CRM & Go-to-Market Strategy
Web3 Customer Relationship Management (CRM) systems help teams manage and analyze customer interactions, primarily using on-chain data to create personalized, targeted marketing campaigns.
There are currently 6 CRMs (down from 20 in 2023), with total funding of $24 million:

On-chain data alone is insufficient for B2C CRMs to thrive
All Web3 CRMs initially targeted B2C companies (except 3RM), aiming to help them understand their on-chain holders and community members. However, it’s clear that this type of data is in greater demand within the B2B space.
The crypto ecosystem is primarily composed of B2B companies, presenting a larger and underserved market for Web3 CRMs
B2B companies urgently need on-chain data to qualify target companies, while also leveraging unconventional Web2 channels (e.g., Twitter, Telegram) to reach them. This shift presents a significant opportunity for Web3 CRMs to serve a historically overlooked market.
Marketing Agencies
Web3 growth agencies provide strategic guidance and deploy growth strategies for blockchain projects.
There are currently 15 marketing agencies (down from 32 in 2023), all self-funded:

Selling marketing services to tech teams that don’t believe in marketing is challenging
The agency market has become increasingly active, with many new entrants. A wave of small agencies has entered, as many experienced growth leaders transitioned into consulting after layoffs. Yet, many of these consultants struggle to sustain their businesses after six months. If in-house marketers find it hard to keep jobs, independent consultants face an even tougher case externally.
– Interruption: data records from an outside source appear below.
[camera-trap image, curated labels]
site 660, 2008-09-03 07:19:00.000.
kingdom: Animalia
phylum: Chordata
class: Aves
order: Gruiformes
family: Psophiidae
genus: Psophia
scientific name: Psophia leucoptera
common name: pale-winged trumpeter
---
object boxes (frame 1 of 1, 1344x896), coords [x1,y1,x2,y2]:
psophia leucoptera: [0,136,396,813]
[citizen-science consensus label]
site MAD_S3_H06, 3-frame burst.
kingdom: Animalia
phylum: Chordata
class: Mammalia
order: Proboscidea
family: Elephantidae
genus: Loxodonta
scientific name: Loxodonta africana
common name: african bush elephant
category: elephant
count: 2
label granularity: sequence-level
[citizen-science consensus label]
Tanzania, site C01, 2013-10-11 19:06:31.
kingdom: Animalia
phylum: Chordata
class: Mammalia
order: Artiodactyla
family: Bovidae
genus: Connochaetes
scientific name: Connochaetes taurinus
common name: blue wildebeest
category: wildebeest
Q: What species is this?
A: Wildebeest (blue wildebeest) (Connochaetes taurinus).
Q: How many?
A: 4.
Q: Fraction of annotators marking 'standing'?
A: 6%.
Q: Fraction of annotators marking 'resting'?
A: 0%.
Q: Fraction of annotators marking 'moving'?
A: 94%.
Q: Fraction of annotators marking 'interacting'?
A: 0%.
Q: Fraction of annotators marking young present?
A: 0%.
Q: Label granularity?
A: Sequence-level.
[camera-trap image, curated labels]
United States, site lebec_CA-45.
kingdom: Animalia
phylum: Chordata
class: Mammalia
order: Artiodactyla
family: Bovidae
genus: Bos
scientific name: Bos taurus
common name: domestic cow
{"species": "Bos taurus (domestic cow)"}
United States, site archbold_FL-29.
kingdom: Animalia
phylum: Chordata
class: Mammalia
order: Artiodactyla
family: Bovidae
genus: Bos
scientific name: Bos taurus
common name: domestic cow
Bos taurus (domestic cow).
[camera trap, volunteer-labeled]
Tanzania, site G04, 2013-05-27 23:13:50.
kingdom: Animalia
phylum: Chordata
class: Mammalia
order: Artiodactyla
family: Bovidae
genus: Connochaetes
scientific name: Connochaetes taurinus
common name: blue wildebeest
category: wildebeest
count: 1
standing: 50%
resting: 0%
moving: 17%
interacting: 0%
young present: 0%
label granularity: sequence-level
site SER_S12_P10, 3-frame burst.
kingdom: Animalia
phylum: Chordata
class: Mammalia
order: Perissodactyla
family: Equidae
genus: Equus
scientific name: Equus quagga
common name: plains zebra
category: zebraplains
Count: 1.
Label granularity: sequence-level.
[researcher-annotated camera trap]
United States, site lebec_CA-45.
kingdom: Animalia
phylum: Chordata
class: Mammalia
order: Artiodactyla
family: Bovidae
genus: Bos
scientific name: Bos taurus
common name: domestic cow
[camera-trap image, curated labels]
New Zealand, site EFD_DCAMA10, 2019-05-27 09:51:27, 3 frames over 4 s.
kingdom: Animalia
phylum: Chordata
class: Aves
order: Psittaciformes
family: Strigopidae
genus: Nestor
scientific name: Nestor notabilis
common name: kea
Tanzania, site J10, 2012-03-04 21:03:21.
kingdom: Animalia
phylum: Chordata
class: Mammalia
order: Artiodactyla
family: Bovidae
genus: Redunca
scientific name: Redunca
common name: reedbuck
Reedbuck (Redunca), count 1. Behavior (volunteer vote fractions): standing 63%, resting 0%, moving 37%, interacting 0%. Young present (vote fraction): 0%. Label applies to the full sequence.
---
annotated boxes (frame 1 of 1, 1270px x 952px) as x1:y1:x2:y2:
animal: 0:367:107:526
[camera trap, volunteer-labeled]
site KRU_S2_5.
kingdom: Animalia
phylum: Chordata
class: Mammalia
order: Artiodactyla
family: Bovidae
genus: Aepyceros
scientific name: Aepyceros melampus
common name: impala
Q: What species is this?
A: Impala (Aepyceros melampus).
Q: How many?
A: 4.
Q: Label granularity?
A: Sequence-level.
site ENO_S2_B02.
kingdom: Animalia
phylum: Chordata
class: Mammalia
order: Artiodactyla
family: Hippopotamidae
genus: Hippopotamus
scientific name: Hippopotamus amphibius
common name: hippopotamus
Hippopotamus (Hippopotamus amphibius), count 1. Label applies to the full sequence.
Still, early-stage teams clearly need growth support—especially those requiring non-technical expertise to gain competitive advantage in a saturated market. While large budgets for mature projects from the last cycle have shrunk, emerging teams are seeking help to stand out.
The current market favors large marketing agencies offering integrated services—including design, growth, and development—over individual operators. This holistic approach is more appealing to clients seeking robust marketing solutions.
As large agencies dominate talent competition, continued consolidation is expected
Looking ahead, the marketing agency market may consolidate further, with large agencies dominating top talent. Well-resourced firms can better deliver multidisciplinary services, while small specialists and solo consultants often struggle to compete. However, the best operators with unique expertise in niche areas—such as tokenomics, brand strategy, and founder storytelling—can succeed by differentiating themselves and overcoming market challenges.
What’s Next?
So, what can we expect in the next two-year cycle?
First, we anticipate major innovation in incentive programs—including referrals, quests, and loyalty systems. Companies will experiment with new formats and mechanisms designed to create more engaging and rewarding user experiences.
Second, integrating social elements into messaging platforms will become critical. Web3 social apps may evolve into the primary messaging layer, forcing traditional Web3 messaging platforms to incorporate social features to stay relevant.
Finally, we expect a wave of bold, unconventional ideas that push the boundaries of what’s possible in Web3. While some concepts may seem far-fetched today, they could define the next phase of this rapidly evolving industry.
The Web3 growth landscape stands on the edge of transformation, driven by innovation and a willingness to explore uncharted territory. Those who adapt and lead in these domains will shape the future of digital interaction and media.